Таким образом, рядом с основным течением средневековой литературы—литературы монахов и рыцарей—намечается другое течение; ничтожно оно было вначале сравнительно с первым, но ему предстояла великая будущность; это были люди, чувствовавшие или, точнее, предчувствовавшие красоту и законность реальнаго мира в той форме, как он был создан Богом,—с его душой и телом; они с усмешкой смотрели на мистиков и фантазеров и проповедовали простое и ясное созерцание действительности. Прогресс в развитии личности определялся тем, к какому из этих течений она примыкала: если она шла по широкому пути энтузиазма, фантазии, аллегории и морализации, то она приходила к мистицизму, самоуничижению, отрицанию культуры; если же она шла по узкой тропинке более разсудочнаго, здраваго и непосредственнаго отношения к окружающему, то начинала понимать красоту действительнаго мира Божия, изучать его, ставить ему те или другие запросы и таким образом прогрессировать.

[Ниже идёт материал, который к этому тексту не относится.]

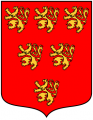 72334 - Sillé-le-Guillaume 72334 - Sillé-le-Guillaume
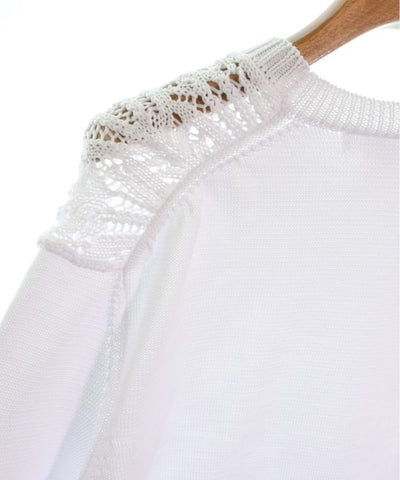 COMME des GARCONS COMME des GARCONS Sweaters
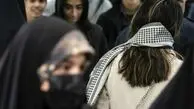 رد ادعای بانکی پور درباره ابلاغ قانون حجاب در زمستان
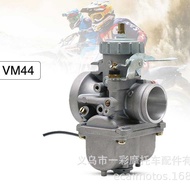 Off-Road Motorcycle Modified Carburetor Mikuni VM44-3 Carburetor 32mm carbrator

Зрелые произведения Бокаччио и Чосера
С особенным сочувствием и останавливаются теперь Боккаччио и Чосер на этих проблесках реализма в традиционной литературе, к которым уже давно толкала каждаго из них его практическая, а не созерцательная жизнь; они берут теперь скромную форму фаблио, форму новеллы, маленькой повести, тот род средневековой литературы, который был выработан возникающею буржуазией и сделался специальным органом ея здороваго духа. Как этому буржуазному духу суждено было своими притоками укрепить средневековое общество, дряхлевшее в лице монашества и рыцарства, так точно эти же самые элементы, под пером Боккаччио и Чосера, оздоровили и средневековую литературу, сообщив ей характер новой, современной нам литературы, характер реализма и натурализма. Сюжет, взятый из реальной жизни и обработанный в чисто-реальном духе, без всяких фантастических прицепок и не идущих к делу вставок,—вот что делают теперь своим призванием Боккаччио и Чосер, и создают безсмертныя произведения: Боккаччио—Декамерон, а Чосер—Кентерберийские разсказы. Раскроем первое из них, Декамерон Боккаччио.
1 Слова спиритуализм (от лат. spiritus—дух) и сенсуализм (от лат. sensus—чувство) в истории культуры часто противополагаются друг другу, и спиритуалистическим называют такое направление умов, когда о душе заботятся более, нежели о теле, а сенсуалистическим, когда о теле заботятся столько же, сколько о душе, и даже более.